## WHAT YOU WILL DO
Your job is to copy every line in the material containing the word "States".

## EXERCISE MATERIAL

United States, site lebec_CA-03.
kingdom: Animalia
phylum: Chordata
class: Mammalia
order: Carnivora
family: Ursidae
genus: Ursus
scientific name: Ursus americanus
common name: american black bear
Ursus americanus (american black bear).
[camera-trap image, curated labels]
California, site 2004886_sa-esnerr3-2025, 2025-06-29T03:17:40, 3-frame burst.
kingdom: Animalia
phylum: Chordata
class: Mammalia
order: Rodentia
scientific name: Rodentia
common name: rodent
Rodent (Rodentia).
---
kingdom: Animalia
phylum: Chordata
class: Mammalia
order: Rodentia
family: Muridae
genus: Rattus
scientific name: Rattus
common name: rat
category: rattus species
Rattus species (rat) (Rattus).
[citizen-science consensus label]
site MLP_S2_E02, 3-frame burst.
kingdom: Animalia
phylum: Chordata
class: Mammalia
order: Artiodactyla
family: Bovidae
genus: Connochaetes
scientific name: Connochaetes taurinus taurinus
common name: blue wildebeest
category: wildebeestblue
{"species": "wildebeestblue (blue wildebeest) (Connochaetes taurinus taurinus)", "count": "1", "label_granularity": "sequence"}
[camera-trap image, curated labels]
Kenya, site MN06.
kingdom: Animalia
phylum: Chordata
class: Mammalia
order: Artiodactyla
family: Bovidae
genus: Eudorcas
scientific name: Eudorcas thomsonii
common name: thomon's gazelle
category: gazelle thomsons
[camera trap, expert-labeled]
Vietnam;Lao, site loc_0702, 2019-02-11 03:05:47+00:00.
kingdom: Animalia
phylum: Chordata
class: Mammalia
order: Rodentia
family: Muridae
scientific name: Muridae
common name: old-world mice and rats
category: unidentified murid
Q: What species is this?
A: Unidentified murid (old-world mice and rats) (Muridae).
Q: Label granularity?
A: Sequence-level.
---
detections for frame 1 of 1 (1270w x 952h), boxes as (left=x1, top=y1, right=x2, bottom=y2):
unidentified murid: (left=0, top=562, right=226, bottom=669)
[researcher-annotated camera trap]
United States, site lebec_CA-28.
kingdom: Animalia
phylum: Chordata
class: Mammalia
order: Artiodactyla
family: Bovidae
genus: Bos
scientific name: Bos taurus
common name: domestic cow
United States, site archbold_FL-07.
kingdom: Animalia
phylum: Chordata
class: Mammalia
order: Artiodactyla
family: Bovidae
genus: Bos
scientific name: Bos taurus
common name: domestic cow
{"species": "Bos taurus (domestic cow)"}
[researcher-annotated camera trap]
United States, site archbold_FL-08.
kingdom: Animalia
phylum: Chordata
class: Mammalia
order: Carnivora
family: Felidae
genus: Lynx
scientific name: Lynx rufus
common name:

## TASK ANSWER
United States, site lebec_CA-03.
United States, site lebec_CA-28.
United States, site archbold_FL-07.
United States, site archbold_FL-08.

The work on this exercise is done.